Write out the student loan article word for word, everything from "The new law" down to "Trade Adjustment aid.".

Source document
===
Tuesday, March 30, 2010

Obama Signs Bill on Student Loans

PETER BAKER

ALEXANDRIA, Va. – President Obama signed legislation Tuesday to expand college access for millions of young Americans by revamping the federal student loan program in what he called “one of the most significant investments in higher education since the G.I. Bill.”

Mr. Obama traveled to a community college where the wife of his vice president teaches to draw attention to the student loan overhaul attached to the final piece of health care legislation that passed last week. In signing the bill, he put the final touches on his health care program but used the occasion to highlight the education provisions.

“That’s two major victories in one week,” he said to a hall full of students and other guests at the Alexandria campus of Northern Virginia Community College, where Jill Biden teaches English. While he touted again the health care overhaul, the president said, “what’s gotten overlooked amid all the hoopla, all the drama of last week is what’s happened with education.”

The new law will eliminate fees paid to private banks to act as intermediaries in providing loans to college students and use much of the nearly $68 billion in savings over 11 years to expand Pell Grants and make it easier for students to repay outstanding loans after graduating. The law also invests $2 billion in community colleges over the next four years to provide education and career training programs to workers eligible for Trade Adjustment aid.


The law will increase Pell Grant grants along with inflation in the next few years, which should raise the maximum grant to $5,975 from $5,550 by 2017, according to the White House, and it will also provide 820,000 more grants by 2011. Including money from last year’s stimulus program and regular budget increases, the White House said Mr. Obama has now doubled spending on Pell Grants.

Students who borrow money starting in July 2014 will be allowed to cap their repayments at 10 percent of their income above basic living requirements, instead of 15 percent. Moreover, if they keep up their payments, they will have any remaining debt forgiven after 20 years instead of 25 years – or after 10 years if they are in public service, such as teaching, nursing or serving in the military.

Mr. Obama portrayed the overhaul of the student loan program as a triumph over an “army of lobbyists,” singling out Sally Mae, which he said spent $3 million to stop the changes. “For almost two decades, we’ve been trying to fix a sweetheart deal in federal law that essentially gave billions of dollars to banks,” he said. He said the money “was spent padding student lenders’ pockets.”

But Sallie Mae said the law would end up costing jobs. The loan company has told news outlets that it may have to eliminate a third of its 8,500 jobs nationwide.
===
Given records

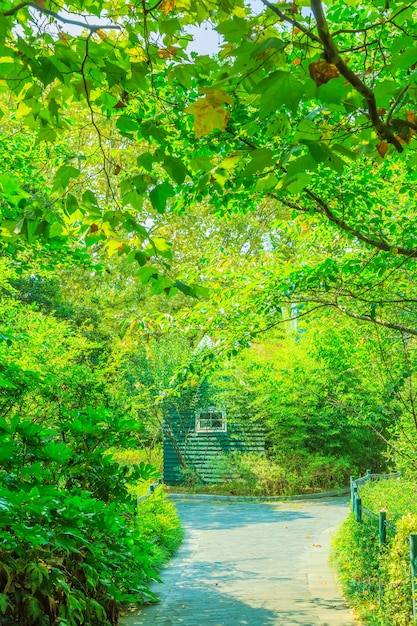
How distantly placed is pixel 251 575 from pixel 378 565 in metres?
2.74

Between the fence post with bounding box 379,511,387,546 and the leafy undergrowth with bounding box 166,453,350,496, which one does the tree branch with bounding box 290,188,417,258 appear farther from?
the leafy undergrowth with bounding box 166,453,350,496

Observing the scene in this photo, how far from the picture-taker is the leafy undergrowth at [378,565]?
5465mm

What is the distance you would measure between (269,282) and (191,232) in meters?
21.8

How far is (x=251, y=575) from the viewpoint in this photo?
8773mm

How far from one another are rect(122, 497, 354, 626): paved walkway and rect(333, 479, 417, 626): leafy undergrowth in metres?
0.24

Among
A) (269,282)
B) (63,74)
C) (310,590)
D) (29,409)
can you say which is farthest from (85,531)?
(29,409)

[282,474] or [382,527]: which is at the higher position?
[382,527]

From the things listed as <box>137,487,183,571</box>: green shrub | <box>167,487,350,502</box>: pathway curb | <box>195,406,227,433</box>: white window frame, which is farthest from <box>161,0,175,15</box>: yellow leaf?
<box>195,406,227,433</box>: white window frame

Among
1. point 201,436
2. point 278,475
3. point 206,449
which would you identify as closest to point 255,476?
point 278,475

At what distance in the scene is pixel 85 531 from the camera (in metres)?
3.57

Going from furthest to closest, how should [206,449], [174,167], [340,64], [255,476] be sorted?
[206,449] → [255,476] → [174,167] → [340,64]

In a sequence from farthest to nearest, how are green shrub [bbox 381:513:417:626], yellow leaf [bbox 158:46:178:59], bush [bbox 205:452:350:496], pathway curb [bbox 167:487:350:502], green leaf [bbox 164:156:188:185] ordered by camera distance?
bush [bbox 205:452:350:496], pathway curb [bbox 167:487:350:502], green shrub [bbox 381:513:417:626], yellow leaf [bbox 158:46:178:59], green leaf [bbox 164:156:188:185]

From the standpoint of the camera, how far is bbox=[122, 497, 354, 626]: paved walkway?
6578mm

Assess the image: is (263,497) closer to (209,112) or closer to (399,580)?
(399,580)
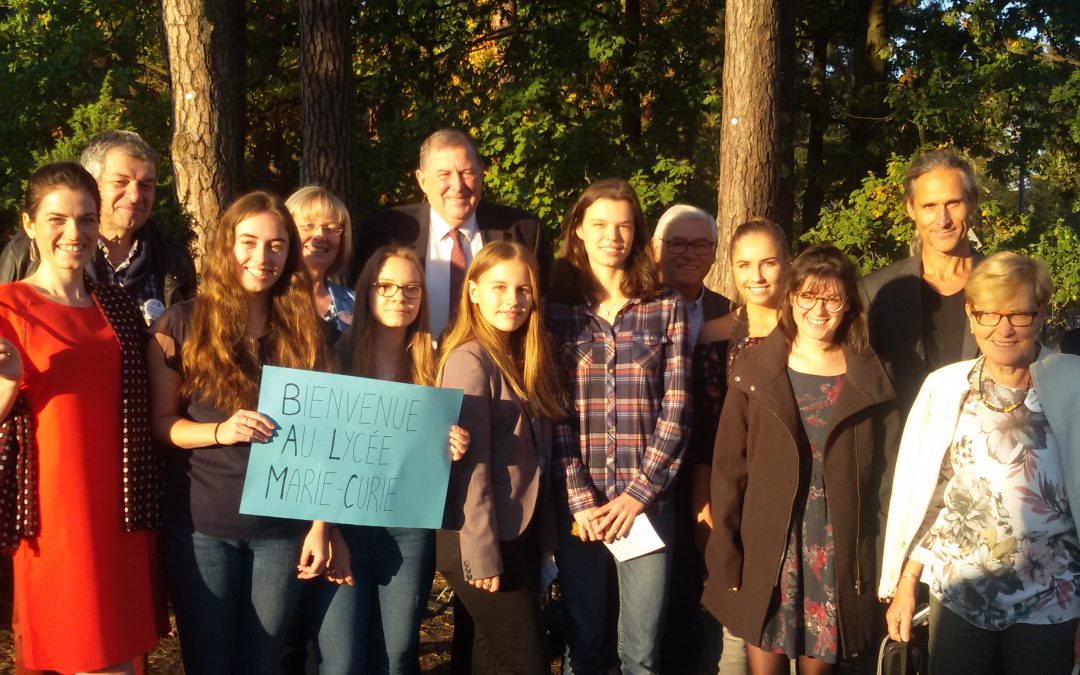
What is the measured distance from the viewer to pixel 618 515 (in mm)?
3975

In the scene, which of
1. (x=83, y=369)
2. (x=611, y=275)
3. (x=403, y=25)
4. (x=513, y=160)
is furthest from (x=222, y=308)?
(x=403, y=25)

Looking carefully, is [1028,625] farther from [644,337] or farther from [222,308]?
[222,308]

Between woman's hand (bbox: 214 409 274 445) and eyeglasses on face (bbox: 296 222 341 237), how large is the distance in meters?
1.27

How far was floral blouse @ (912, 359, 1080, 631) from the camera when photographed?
3.50 m

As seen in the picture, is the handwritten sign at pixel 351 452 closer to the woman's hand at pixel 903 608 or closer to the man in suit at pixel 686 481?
the man in suit at pixel 686 481

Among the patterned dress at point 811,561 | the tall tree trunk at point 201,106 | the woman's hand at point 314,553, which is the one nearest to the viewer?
the woman's hand at point 314,553

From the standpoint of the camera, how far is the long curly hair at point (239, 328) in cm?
347

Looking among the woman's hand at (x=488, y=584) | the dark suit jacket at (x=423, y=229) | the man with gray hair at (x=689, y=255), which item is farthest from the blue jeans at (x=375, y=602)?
the man with gray hair at (x=689, y=255)

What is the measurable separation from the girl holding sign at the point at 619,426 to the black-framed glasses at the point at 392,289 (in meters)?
0.59

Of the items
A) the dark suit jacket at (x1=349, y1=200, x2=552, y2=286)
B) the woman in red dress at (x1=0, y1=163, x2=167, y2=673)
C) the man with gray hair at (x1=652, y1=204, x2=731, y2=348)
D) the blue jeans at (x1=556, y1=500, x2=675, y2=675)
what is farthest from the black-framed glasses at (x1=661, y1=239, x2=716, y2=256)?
the woman in red dress at (x1=0, y1=163, x2=167, y2=673)

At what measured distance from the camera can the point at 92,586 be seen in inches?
132

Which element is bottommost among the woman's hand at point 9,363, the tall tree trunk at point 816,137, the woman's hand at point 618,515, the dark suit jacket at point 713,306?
the woman's hand at point 618,515

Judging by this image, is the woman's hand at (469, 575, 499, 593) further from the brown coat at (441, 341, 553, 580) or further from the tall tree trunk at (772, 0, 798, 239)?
the tall tree trunk at (772, 0, 798, 239)

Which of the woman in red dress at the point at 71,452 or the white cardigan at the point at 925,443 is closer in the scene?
the woman in red dress at the point at 71,452
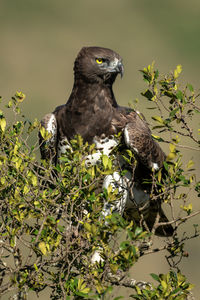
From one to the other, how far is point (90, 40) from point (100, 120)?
8148 centimetres

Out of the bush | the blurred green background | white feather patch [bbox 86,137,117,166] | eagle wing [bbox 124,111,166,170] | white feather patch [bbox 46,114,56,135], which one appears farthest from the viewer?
the blurred green background

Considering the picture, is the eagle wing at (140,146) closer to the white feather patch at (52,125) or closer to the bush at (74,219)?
the white feather patch at (52,125)

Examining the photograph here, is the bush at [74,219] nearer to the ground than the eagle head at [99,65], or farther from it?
nearer to the ground

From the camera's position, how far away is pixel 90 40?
294 feet

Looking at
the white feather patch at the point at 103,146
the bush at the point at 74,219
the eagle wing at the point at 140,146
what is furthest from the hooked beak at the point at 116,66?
the bush at the point at 74,219

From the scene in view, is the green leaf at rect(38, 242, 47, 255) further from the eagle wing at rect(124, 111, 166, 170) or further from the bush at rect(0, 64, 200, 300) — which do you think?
the eagle wing at rect(124, 111, 166, 170)

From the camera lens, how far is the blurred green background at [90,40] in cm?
7238

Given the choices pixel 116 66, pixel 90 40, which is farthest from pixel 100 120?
pixel 90 40

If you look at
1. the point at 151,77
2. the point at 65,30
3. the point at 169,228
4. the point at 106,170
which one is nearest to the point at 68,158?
the point at 106,170

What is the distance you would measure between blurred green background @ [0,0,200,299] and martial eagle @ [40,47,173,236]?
154ft

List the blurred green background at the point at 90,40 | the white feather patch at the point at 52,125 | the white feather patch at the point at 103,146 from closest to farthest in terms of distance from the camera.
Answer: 1. the white feather patch at the point at 103,146
2. the white feather patch at the point at 52,125
3. the blurred green background at the point at 90,40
===
Solution for this task
The new law will eliminate fees paid to private banks to act as intermediaries in providing loans to college students and use much of the nearly $68 billion in savings over 11 years to expand Pell Grants and make it easier for students to repay outstanding loans after graduating. The law also invests $2 billion in community colleges over the next four years to provide education and career training programs to workers eligible for Trade Adjustment aid.